About JSS
Jan Swasthya Sahyog (JSS) is a voluntary, non-profit, registered society of health professionals running a low-cost, effective, health program providing both preventive and curative services for the past 15 years to people from the tribal and rural areas of Bilaspur, Chhattisgarh through a community health program and a rural health centre, which includes a hospital. The team at Jan Swasthya Sahyog includes specialists in Medicine, Paediatrics, Public health, Gynaecology, Surgery, ENT, Ayurvedic Medicine and Microbiology. Many members of the team were trained at the All-India Institute of Medical Sciences, New Delhi.
The situation as we see it
The health of people in rural India is in a precarious situation. The traditional systems of medicine are in decline due to different economic and cultural reasons. But modern medicine as it is being practiced is not meeting the health needs of the rural population, especially those from the economically and socially backwards sections. This is largely because of high cost and inaccessibility of services. The high cost of this kind of health care, as well as the loss of wages during the period of illness pushes these people into a grim cycle of debt, bondage, and deepening poverty.
The grim situation that has been prevailing for a number of years has worsened with the new economic policies being followed by the government. While the rural population has always received less than its fair share of resources (including health care), the new economic policies envisage a further decrease in these resources. These policies include the privatisation of drugs and medicines, which ultimately result in pushing health care out of the reach of poor people.
Physicians are the natural attorneys of the poor.
-Rudolf Virchow
We feel a need for a low-cost, effective, community based health care system which is readily accessible to the rural poor.
What we are doing
Ganiyari Outpatient Clinic
Since 2000, JSS has run a Referral Health Centre between the villages of Ganiyari and Beltukri in Takhatpur block. The centre houses an outpatient clinic with a low-cost pharmacy, diagnostic laboratory and X-ray and ultrasound facilities. We also have a Ward with 70 beds and 2 major and 1 minor Operation Theatres where high-quality surgical services have been provided till present date to more than 18,000 patients at a very low cost. The clinic has provided over 500,000 consultations at an extremely low cost to patients drawn from nearly 2000 villages of Bilaspur and other neighbouring districts.

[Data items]
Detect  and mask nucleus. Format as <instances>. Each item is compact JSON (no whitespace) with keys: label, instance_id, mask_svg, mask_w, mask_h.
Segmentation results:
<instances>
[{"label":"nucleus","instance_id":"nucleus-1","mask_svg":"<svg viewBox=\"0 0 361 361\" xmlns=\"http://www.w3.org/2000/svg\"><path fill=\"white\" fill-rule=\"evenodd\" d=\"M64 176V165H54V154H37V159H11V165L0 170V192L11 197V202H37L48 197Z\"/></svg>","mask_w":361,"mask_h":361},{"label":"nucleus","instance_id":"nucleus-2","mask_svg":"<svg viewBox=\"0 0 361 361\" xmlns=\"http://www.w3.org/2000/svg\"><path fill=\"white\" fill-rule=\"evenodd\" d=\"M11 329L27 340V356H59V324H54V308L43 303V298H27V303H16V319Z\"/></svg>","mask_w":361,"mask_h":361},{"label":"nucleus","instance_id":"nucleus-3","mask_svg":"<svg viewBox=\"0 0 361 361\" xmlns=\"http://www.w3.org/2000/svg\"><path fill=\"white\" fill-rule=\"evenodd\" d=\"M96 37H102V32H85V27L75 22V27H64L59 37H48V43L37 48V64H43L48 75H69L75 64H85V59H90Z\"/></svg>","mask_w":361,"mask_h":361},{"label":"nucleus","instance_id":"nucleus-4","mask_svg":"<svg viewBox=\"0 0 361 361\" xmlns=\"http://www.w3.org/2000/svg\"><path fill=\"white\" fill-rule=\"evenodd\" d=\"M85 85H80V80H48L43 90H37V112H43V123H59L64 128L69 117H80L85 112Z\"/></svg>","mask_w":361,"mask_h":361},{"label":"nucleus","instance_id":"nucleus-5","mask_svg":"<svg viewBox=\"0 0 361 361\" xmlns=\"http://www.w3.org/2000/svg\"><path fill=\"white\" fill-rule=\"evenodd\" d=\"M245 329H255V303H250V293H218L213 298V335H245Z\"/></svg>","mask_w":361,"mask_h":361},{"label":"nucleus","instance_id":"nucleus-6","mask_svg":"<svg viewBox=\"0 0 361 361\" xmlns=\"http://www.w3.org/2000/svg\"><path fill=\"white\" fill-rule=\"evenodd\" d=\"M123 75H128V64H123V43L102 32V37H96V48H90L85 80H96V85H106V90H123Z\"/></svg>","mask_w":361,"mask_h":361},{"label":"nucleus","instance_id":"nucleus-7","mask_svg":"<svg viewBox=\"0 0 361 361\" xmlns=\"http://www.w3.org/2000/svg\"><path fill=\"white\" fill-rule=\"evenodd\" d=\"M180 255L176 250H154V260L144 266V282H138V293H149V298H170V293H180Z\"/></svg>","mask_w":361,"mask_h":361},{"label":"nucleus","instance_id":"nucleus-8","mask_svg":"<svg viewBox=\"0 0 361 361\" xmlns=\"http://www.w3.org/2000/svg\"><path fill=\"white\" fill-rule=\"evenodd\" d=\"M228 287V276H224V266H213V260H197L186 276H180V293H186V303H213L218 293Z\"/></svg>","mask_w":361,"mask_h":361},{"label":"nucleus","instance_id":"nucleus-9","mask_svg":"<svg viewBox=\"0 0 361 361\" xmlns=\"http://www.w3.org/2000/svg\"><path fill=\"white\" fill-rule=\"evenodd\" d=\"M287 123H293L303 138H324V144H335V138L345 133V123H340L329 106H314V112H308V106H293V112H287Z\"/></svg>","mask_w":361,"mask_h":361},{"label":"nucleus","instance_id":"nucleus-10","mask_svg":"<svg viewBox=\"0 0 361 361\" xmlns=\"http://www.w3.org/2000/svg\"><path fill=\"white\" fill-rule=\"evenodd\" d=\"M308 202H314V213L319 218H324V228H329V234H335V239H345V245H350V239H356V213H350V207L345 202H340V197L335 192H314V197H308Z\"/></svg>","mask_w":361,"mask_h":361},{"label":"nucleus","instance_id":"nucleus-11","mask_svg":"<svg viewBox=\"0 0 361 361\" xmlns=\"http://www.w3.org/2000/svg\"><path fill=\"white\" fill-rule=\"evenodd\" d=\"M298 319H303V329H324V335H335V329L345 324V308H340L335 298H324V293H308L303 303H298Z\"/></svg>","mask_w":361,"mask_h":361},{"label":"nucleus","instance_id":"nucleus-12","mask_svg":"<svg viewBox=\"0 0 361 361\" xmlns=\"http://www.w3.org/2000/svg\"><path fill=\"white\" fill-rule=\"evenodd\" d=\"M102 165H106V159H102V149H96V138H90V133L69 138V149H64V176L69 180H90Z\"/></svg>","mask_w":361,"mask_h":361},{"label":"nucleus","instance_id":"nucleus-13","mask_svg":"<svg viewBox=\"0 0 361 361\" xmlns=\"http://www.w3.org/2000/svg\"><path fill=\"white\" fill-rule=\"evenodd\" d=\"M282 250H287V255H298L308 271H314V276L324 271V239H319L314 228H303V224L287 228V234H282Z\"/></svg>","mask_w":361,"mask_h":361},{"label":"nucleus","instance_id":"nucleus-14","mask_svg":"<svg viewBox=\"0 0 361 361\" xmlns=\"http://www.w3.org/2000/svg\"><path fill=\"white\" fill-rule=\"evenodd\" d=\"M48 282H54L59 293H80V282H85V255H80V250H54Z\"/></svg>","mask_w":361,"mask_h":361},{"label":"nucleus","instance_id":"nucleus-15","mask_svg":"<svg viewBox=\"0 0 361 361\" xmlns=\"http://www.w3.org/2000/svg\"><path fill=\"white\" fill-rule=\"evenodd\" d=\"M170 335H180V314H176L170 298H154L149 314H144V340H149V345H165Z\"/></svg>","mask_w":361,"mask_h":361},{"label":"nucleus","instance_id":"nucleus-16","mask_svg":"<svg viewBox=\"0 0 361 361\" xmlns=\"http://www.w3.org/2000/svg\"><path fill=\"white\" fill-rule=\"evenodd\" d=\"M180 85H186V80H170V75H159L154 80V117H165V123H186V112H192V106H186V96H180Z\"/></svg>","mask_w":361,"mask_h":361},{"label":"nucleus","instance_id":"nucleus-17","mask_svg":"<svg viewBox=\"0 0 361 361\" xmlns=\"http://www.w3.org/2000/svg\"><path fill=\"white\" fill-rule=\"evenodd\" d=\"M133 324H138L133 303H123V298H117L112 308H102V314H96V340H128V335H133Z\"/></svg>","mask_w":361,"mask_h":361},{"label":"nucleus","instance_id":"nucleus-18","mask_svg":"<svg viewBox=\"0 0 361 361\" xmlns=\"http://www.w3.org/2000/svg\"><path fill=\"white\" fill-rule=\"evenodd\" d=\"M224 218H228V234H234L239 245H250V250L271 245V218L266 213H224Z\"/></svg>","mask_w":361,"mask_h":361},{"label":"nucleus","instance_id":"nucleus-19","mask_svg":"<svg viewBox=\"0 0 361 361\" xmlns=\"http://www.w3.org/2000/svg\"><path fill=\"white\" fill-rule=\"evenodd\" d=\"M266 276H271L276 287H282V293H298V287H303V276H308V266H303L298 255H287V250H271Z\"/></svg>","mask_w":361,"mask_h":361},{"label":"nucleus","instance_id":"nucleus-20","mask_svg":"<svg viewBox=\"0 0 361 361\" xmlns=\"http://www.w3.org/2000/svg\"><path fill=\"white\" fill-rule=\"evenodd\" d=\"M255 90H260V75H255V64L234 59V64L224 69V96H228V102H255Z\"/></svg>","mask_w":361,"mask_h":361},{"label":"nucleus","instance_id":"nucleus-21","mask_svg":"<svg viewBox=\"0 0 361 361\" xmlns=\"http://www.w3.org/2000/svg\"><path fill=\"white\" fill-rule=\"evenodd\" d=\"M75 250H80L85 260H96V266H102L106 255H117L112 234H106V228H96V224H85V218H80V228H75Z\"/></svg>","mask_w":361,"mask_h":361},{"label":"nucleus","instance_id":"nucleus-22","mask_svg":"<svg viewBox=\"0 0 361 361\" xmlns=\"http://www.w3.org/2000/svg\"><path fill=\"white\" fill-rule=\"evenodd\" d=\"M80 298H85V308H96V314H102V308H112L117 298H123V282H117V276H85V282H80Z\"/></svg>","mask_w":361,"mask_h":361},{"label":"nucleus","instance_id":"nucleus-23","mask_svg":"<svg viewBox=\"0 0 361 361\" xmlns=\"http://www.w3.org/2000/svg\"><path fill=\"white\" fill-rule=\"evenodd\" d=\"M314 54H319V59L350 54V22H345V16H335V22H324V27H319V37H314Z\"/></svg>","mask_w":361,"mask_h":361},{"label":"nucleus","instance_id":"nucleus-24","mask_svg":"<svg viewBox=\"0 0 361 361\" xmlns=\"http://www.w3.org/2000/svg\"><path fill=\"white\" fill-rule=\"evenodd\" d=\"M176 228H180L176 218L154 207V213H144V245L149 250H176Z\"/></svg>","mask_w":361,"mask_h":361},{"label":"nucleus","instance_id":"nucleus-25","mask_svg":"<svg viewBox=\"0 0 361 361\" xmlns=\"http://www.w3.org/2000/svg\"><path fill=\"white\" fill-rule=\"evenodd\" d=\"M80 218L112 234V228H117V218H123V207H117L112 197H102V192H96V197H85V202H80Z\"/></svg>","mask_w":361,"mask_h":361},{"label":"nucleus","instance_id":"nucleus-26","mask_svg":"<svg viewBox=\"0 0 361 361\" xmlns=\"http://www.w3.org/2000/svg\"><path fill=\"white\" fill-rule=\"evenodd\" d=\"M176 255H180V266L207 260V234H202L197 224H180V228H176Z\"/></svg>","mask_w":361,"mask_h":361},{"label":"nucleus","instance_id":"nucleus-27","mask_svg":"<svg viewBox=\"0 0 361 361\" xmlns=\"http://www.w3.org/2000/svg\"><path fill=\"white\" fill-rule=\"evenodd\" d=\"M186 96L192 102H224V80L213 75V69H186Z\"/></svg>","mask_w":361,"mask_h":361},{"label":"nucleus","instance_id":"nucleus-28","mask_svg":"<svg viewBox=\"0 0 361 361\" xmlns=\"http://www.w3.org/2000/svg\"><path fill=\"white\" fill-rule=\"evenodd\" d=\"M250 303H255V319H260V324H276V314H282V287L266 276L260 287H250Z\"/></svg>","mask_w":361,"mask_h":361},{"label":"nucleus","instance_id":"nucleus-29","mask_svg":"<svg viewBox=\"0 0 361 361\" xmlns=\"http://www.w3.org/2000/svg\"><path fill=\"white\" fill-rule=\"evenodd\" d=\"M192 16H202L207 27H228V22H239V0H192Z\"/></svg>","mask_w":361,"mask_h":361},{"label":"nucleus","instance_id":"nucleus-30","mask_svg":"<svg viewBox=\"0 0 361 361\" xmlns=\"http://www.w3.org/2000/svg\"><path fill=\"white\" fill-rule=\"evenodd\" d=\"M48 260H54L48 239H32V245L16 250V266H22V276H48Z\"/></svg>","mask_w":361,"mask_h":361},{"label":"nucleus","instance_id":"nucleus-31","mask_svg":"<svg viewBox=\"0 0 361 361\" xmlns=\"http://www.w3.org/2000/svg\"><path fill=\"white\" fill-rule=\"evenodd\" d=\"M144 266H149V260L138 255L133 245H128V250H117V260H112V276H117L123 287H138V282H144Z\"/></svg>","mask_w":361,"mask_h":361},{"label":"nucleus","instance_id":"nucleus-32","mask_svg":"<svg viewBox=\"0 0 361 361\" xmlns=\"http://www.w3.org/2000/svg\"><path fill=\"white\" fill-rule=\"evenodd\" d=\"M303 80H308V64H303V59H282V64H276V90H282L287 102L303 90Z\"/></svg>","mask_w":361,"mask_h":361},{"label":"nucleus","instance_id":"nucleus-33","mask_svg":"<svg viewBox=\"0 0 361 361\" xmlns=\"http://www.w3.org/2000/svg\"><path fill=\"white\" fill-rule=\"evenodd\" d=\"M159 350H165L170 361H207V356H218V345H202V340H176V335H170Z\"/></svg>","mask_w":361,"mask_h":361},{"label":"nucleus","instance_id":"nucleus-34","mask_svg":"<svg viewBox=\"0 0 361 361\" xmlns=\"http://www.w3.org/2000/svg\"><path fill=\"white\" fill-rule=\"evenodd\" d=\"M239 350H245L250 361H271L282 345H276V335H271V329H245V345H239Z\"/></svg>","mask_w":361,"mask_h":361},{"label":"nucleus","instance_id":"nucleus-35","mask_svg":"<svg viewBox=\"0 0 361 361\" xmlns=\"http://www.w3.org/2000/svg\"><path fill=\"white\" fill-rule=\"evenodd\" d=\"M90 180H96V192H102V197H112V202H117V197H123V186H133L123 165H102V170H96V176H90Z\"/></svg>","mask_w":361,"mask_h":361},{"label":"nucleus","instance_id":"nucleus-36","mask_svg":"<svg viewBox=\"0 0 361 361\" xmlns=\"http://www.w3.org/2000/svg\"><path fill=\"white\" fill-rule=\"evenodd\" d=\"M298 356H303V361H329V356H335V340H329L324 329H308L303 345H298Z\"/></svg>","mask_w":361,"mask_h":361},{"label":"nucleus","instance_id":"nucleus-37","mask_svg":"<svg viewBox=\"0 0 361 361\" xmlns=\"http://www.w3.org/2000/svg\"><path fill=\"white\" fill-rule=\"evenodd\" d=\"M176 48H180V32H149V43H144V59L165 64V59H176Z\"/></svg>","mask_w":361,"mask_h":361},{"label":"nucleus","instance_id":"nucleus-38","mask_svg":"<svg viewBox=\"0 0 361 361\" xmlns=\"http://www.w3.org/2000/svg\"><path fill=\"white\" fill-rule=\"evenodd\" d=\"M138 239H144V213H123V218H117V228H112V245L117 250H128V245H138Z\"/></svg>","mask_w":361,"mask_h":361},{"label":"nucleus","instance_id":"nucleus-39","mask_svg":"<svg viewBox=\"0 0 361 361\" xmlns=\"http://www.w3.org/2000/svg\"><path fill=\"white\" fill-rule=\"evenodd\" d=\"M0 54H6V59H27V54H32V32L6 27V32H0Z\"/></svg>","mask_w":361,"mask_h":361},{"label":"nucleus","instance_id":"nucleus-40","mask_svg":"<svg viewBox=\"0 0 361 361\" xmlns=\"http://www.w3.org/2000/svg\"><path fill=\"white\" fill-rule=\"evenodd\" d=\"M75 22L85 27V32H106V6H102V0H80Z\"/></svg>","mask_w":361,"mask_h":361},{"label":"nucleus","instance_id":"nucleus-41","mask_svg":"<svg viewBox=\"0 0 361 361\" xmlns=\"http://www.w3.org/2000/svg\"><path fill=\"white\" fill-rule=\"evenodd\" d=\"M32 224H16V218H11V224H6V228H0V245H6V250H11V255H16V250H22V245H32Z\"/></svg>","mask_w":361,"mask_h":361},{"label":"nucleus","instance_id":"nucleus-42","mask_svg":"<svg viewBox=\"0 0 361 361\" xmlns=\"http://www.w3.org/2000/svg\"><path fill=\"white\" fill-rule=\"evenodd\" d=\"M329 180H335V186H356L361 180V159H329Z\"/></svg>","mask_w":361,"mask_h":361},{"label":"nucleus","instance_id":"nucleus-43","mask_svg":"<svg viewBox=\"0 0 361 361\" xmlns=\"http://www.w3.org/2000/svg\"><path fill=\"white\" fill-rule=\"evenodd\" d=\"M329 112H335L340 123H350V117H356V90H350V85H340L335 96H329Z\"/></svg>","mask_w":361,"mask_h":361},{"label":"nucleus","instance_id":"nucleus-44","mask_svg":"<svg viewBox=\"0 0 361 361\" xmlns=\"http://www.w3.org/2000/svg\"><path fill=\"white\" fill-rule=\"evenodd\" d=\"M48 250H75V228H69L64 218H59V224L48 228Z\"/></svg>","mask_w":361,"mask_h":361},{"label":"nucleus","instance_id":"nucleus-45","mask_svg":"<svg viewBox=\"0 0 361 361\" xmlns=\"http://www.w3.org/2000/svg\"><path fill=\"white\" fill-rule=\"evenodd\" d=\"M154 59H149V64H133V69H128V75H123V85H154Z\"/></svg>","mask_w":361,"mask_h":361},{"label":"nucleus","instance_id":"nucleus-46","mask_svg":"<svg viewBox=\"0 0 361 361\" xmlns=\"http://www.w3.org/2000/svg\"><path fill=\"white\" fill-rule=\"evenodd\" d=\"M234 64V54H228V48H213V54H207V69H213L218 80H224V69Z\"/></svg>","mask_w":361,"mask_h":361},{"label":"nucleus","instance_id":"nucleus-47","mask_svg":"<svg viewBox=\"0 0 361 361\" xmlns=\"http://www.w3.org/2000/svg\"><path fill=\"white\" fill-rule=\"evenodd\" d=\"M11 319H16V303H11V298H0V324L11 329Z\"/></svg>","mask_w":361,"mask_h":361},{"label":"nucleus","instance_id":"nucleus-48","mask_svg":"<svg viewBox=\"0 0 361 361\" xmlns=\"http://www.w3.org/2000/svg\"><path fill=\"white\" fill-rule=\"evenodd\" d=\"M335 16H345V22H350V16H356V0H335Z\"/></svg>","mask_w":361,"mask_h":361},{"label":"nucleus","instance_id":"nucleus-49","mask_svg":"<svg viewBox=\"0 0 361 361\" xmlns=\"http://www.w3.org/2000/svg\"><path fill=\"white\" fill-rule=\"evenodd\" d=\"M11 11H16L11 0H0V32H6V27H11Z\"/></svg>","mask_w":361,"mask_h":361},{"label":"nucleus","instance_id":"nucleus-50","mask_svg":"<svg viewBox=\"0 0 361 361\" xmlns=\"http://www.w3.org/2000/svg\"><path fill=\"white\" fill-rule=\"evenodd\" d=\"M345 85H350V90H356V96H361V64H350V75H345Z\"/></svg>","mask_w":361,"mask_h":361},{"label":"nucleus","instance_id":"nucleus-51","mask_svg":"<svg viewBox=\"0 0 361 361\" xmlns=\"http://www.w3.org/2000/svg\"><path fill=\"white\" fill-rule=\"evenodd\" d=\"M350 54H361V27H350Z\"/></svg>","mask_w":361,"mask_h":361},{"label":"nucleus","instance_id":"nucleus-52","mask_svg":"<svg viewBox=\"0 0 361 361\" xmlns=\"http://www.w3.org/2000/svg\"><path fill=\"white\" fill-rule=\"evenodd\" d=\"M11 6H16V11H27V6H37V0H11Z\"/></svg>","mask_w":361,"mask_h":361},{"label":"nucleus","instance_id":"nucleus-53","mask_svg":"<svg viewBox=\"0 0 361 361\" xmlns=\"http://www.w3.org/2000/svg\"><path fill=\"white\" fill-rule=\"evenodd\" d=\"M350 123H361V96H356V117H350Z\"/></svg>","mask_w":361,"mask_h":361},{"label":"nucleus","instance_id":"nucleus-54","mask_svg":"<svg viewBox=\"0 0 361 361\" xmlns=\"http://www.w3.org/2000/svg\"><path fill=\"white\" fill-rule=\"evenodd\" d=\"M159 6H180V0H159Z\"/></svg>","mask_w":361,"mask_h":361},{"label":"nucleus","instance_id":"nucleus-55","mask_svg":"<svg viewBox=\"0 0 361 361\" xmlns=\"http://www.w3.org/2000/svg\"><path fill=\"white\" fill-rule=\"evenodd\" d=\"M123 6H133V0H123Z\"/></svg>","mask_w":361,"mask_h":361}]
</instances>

Work request A ->
Transcribe the stretch of the Jan Swasthya Sahyog text from "What we are" through "other neighbouring districts.".
Work request B ->
List every medical specialty that the Jan Swasthya Sahyog text names among its team's specialists.

Your response A ->
What we are doing
Ganiyari Outpatient Clinic
Since 2000, JSS has run a Referral Health Centre between the villages of Ganiyari and Beltukri in Takhatpur block. The centre houses an outpatient clinic with a low-cost pharmacy, diagnostic laboratory and X-ray and ultrasound facilities. We also have a Ward with 70 beds and 2 major and 1 minor Operation Theatres where high-quality surgical services have been provided till present date to more than 18,000 patients at a very low cost. The clinic has provided over 500,000 consultations at an extremely low cost to patients drawn from nearly 2000 villages of Bilaspur and other neighbouring districts.

Your response B ->
Medicine, Paediatrics, Public health, Gynaecology, Surgery, ENT, Ayurvedic Medicine, Microbiology